▶ _Direction_
Return the stretch of the compression-ratio forum thread between "In the example" and "instead of –8dB.", inclusive, copied word for word.
## begin Passage
Compression: Ratio higher, compression higher. Gain reduction... less??

Jonny, can you post the link to the article? I would like to read it to see exactly the math the author is talking about.

Thanks

Here are the quotes:

"Compression – or gain reduction, if you will – is measured in terms of a ratio of input volume to output volume. For example, a compression ratio of 2:1 (pronounced “two to one”) means that for every 2dB a signal rises above the threshold going into the compressor, only 1dB above the threshold will come out. Another way to think of it is to take the number of dBs a signal rises over the threshold on the input and divide that amount by the first figure in the compression ratio setting to get the number of dBs that signal will rise above the threshold after compression.

Let’s say that we have an incoming signal that peaks at 0dB. We have our threshold set to –12dB and our ratio set to 3:1. This means that the incoming signal peaks at 12dB over the set threshold. For every 3 of those 12dB going in, 1dB will come out, meaning that after the 3:1 compression, the signal will now peak at 4dB (12 divided by 3 equals 4) above the threshold, which means that our 0dB peak will now instead peak at –8dB."

(And further on he kinda returns to it...)

In the example we used to describe how gain reduction and compression ratios worked, we used an example that showed that a 0dB peak that went through a compressor set to 3:1 compression at a threshold of –12dB would come out compressed to a peak level of only –8dB, an 8dB reduction in gain.

Take that same example from the above paragraph. Now change the threshold setting from -12dB to –6dB. Now that same 0dB signal is only 6dB above the threshold value. So even though the compression ratio remains the same at 3:1, the compressor now takes those 6dB and divides them by 3 for an output gain of 2dB above threshold. This now puts the peak of the compressed signal at –4dB instead of –8dB.
## end Passage
## begin Material provided
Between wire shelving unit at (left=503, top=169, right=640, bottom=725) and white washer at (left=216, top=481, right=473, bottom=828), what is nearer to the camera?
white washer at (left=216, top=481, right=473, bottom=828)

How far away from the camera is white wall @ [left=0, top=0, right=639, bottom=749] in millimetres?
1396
## end Material provided
▶ _Solution for this problem_
In the example we used to describe how gain reduction and compression ratios worked, we used an example that showed that a 0dB peak that went through a compressor set to 3:1 compression at a threshold of –12dB would come out compressed to a peak level of only –8dB, an 8dB reduction in gain.

Take that same example from the above paragraph. Now change the threshold setting from -12dB to –6dB. Now that same 0dB signal is only 6dB above the threshold value. So even though the compression ratio remains the same at 3:1, the compressor now takes those 6dB and divides them by 3 for an output gain of 2dB above threshold. This now puts the peak of the compressed signal at –4dB instead of –8dB.